───── Data for the task ─────

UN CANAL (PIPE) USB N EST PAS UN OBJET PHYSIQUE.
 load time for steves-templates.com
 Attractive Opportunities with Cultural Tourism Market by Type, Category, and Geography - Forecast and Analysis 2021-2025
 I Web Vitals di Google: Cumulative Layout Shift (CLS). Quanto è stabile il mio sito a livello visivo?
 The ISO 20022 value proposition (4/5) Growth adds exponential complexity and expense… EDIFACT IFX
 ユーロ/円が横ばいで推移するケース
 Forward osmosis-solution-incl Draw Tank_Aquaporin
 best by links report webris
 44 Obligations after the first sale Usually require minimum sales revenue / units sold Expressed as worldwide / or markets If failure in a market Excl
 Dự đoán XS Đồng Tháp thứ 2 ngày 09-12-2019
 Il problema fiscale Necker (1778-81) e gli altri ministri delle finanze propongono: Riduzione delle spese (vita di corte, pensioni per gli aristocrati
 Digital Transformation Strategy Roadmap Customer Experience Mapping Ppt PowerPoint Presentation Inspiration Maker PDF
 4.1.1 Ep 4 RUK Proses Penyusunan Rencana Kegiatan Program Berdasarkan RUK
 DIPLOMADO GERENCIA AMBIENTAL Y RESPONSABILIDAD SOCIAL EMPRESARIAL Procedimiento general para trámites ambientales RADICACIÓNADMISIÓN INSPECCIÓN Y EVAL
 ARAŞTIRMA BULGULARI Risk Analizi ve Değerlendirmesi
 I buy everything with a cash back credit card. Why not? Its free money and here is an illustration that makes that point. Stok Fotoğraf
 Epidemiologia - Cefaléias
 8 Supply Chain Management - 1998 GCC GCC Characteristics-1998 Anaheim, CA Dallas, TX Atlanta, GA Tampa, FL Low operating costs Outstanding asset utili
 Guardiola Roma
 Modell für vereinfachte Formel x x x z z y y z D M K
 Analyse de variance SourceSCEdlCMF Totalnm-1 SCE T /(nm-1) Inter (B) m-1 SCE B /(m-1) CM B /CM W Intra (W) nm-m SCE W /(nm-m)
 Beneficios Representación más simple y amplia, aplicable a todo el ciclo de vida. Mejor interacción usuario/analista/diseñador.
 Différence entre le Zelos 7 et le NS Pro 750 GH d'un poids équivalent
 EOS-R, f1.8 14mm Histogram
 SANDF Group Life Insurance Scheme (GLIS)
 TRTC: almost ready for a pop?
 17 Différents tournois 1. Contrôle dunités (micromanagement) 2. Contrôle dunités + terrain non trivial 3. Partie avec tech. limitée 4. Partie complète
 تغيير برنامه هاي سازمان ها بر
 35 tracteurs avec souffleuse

─────

● **Exercise aim**: Return all lines from the data that include the string "with".

● **Problem solution**:
 Attractive Opportunities with Cultural Tourism Market by Type, Category, and Geography - Forecast and Analysis 2021-2025
 I buy everything with a cash back credit card. Why not? Its free money and here is an illustration that makes that point. Stok Fotoğraf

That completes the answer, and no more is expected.